Craig: Interesting point. If so, bleugh. Problem is though that I'd have noticed the gradual creep in the costs I incur if this were the sole reason. But, as I said, it all suddenly blew up a month ago.
Cheers, Julian
#4 Van Swofford said...
09-Apr-14 3:04 PMFor several years, I used Jungle Disk to backup 2 computers, based on the recommendation from your blog. It worked great for a while, and I did do some restores to check it, and those worked fine. But somewhere along the way about a year ago it started doing wonky things. I don't recall specifics, but the cost was starting to creep up, and some stuff wasn't getting backed up.
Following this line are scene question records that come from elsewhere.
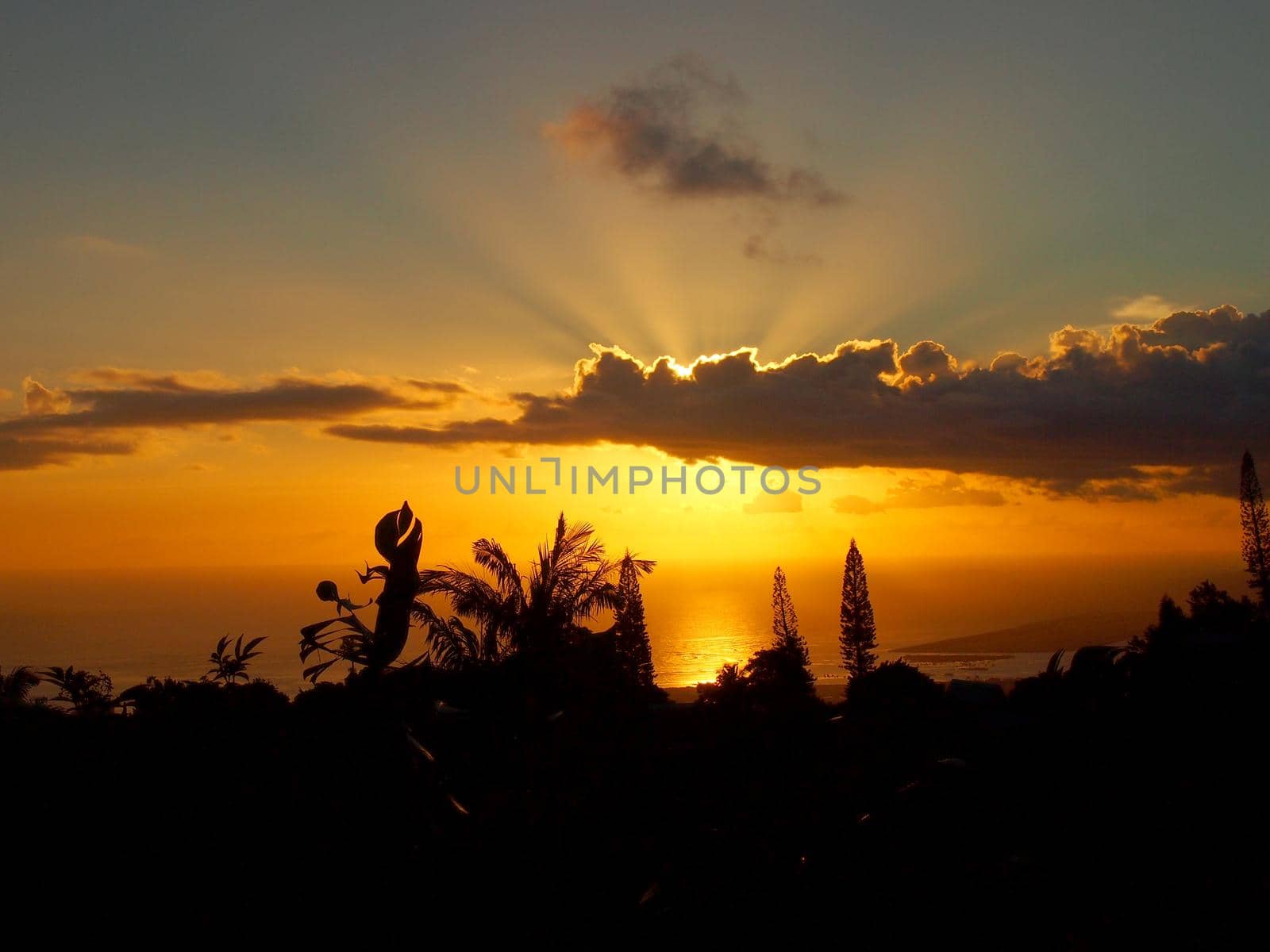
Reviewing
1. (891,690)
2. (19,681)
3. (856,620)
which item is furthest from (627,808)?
(856,620)

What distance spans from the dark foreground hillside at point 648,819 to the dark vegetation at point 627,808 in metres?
0.02

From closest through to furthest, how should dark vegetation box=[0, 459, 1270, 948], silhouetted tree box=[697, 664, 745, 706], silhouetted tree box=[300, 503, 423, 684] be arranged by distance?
silhouetted tree box=[300, 503, 423, 684] < dark vegetation box=[0, 459, 1270, 948] < silhouetted tree box=[697, 664, 745, 706]

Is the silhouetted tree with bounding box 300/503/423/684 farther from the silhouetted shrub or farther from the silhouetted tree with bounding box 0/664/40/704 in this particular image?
the silhouetted tree with bounding box 0/664/40/704

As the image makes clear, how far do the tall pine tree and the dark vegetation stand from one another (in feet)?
165

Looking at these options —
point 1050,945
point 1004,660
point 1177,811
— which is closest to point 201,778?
point 1050,945

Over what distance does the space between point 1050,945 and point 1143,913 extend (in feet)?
2.56

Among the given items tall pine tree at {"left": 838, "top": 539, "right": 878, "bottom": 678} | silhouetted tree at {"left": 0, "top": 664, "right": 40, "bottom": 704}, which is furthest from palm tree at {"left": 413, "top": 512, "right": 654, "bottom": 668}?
tall pine tree at {"left": 838, "top": 539, "right": 878, "bottom": 678}

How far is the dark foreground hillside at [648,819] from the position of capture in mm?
5793

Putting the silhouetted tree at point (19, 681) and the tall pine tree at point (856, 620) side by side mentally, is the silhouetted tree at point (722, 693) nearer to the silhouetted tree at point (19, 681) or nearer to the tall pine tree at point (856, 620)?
the silhouetted tree at point (19, 681)

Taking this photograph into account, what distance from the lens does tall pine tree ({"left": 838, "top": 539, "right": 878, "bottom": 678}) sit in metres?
59.3

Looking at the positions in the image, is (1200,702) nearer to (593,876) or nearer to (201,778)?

I switched to Crashplan, and I'm totally happy with it.
#5 John Topley said...
11-Apr-14 6:58 AMI used to use CrashPlan but am now a happy Backblaze user. Their client software is much nicer than CrashPlan's.
#6 WD said...
26-Jul-14 1:52 PMI too am a long time Jungledisk user via S3, but my reservations have been growing.
Haven't seen any unusual traffic activity...that part has been solid for us, but this issue just won't go away:
www.daemonology.net/.../2011-06-03-inse
They've never had our keys....but this should make any user uncomfortable.
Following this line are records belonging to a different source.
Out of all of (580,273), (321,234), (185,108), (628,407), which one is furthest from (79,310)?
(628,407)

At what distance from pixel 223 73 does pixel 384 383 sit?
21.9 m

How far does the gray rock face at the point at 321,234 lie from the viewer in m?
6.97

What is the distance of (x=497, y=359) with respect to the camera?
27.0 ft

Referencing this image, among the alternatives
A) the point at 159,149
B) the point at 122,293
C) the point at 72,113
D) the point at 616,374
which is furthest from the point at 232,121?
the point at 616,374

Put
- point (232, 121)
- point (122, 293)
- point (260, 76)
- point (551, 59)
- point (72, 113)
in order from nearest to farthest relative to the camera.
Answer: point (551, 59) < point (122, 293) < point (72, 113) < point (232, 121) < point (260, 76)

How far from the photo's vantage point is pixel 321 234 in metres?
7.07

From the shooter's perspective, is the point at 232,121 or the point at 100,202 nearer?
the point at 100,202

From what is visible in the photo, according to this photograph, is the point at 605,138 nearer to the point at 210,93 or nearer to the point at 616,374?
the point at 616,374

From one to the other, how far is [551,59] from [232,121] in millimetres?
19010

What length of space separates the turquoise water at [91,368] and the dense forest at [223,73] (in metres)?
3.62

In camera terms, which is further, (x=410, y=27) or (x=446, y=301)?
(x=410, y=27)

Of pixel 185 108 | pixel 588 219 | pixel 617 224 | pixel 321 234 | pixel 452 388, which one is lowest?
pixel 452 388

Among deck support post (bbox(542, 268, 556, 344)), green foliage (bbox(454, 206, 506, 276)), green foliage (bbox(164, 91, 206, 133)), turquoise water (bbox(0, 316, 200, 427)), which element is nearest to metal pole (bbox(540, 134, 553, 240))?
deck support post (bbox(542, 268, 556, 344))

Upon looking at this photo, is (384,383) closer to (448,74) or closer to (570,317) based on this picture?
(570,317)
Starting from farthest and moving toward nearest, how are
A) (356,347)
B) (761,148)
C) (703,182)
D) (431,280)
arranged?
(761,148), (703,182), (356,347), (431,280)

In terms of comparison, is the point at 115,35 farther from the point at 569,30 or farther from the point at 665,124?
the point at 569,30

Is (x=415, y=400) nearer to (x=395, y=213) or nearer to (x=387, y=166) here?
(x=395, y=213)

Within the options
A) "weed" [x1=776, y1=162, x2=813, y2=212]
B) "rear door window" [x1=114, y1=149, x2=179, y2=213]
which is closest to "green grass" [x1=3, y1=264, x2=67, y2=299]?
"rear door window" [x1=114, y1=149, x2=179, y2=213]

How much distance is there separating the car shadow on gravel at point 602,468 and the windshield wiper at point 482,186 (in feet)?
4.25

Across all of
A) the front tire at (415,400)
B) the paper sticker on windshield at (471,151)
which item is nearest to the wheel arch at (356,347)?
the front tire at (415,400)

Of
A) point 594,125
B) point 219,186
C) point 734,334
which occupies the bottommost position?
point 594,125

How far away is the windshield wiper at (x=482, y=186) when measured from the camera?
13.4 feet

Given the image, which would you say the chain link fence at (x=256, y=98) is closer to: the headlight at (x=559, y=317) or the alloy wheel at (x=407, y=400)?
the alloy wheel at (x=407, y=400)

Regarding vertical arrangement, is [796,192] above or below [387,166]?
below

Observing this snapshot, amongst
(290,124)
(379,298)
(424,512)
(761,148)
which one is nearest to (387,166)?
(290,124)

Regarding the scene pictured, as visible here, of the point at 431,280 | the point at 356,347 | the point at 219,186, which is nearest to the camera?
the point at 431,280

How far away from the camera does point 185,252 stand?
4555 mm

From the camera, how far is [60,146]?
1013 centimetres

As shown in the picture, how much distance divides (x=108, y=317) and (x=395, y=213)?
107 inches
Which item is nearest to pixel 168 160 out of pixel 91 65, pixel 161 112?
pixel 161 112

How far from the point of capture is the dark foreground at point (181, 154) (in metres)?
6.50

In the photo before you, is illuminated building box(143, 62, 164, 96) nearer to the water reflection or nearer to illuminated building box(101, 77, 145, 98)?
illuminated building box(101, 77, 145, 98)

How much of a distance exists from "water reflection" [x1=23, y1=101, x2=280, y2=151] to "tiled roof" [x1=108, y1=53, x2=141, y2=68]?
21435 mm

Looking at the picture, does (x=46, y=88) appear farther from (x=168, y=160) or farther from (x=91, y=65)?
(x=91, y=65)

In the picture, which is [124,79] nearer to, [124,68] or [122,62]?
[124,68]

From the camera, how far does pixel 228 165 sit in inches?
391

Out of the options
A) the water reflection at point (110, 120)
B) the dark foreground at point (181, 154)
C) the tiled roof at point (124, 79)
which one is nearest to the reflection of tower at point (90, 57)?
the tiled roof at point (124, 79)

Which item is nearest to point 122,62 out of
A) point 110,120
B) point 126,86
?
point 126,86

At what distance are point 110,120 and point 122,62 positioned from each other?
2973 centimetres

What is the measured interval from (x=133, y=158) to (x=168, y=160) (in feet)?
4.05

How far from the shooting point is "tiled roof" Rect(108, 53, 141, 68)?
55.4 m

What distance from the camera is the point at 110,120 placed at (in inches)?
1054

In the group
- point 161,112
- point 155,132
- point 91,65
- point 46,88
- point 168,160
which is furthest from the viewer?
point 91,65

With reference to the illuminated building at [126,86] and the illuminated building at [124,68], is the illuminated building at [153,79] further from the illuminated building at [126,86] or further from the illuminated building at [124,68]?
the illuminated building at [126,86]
We still use Jungledisk for near real time backups, but these days ...we're using Amazon Glacier more and more via the FastGlacier client. Not automated, but works very well.
#7 Wes Dunn said...
17-Nov-14 10:21 PMJulian,
I'm a Jungle Disk support tech and also help monitor our social media. I was recently looking back at some old twitter mentions, and I happened across your tweet that linked to this blog post. I can't help but want to try and make this right for you. I understand that you may have very well cut off your Jungle Disk account and may be using another service, but I believe that (if you never got a full explanation) I can help explain and hopefully make this right for you. I realize it may be too little, too late to keep your business, but if you have some time for a phone call this week, please shoot me an email and we can set up a time to talk. I really hope to hear from you.
Thanks, Julian.
#8 Jeremy Gault said...
25-Mar-15 2:46 PMFor what it's worth, the IP address you mentioned (162.209.124.28) belongs to Rackspace. If memory serves me correctly, Rackspace bought Jungle Disk quite some time back. My guess is their servers may have been doing some type of operation(s) on your S3 data. What? I have no idea. But it seems plausible that's what was happening, considering it's a Rackspace IP.
#9 julian m bucknall said...
25-Mar-15 3:21 PMJeremy: Fascinating; I didn't know that. I wonder what was going on -- but not too hard since this was a year ago and I now use CrashPlan instead.